Japheth Pritchett was a sophomore majoring in chemical engineering at Ohio State in 2007 when his advisor told him he had been selected to receive The Paul E. Bates Chemical Engineering Scholarship. That fall, he had the opportunity to meet Paul and his wife, Ruth, at the College of Engineering’s scholarship luncheon. From there, a positive connection was made.

Paul, a 1949 Ohio State graduate, served as ­­an engineer for The Procter & Gamble Company before retiring in 1987 as associate director of product development. Japheth followed in his P&G footsteps by working as a summer intern and then accepting an engineering job after graduating in 2011.

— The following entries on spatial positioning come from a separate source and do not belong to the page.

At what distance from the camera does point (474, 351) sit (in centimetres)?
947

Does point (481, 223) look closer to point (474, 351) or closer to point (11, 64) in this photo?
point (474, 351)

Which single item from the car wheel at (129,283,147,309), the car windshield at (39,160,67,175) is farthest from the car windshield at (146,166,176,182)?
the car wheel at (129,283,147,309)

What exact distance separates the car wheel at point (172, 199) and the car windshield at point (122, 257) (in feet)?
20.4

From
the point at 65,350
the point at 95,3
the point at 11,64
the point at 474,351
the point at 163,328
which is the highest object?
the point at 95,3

“Paul has been an incredible mentor for me and a great friend,” said Japheth, who grew up in Oklahoma as the youngest of four. He said Paul has given him perspective on life, school, and work. “Hopefully, 30 to 40 years from now, I’ll have a career as successful as his. I would love to do the exact same things he has done.”

Knowing that nearly 40 students have benefited from the scholarship—established in 1995 with matching funds from P&G—has been a humbling experience to Paul, who is now 85. Ruth, who passed away in 2012, was especially pleased to give others the gift of an education because she could not afford to go to college. “We got to do something we wanted to do and never thought we could do,” said Paul, a President’s Club donor.

“We were Depression kids,” he shared, explaining that he worked extra jobs to pay his way through Ohio State. He also received some assistance from the G.I. Bill after serving in the Army. The couple eventually had two children, Carol Ingle and Paul Jr.

Paul admits he hadn’t given thought to the fund’s impact until he heard from some of the students. “Some say they would not have been able to make it without the scholarship,” he said. “The kids wrote such nice letters. Often, what you get back is much greater than what you put in.”

Japheth has plans to help grow the Bates scholarship fund, which awards supplemental scholarships to African-American students majoring in chemical engineering at Ohio State. In this role, he will contact former classmates and past scholarship recipients to encourage both financial support of the fund and an investment of time to serve as mentors for the students.

In this way, Japheth will be able to help pay it forward and “let students know there’s somebody investing in their success,” he said. “I can’t say thanks enough to Paul.”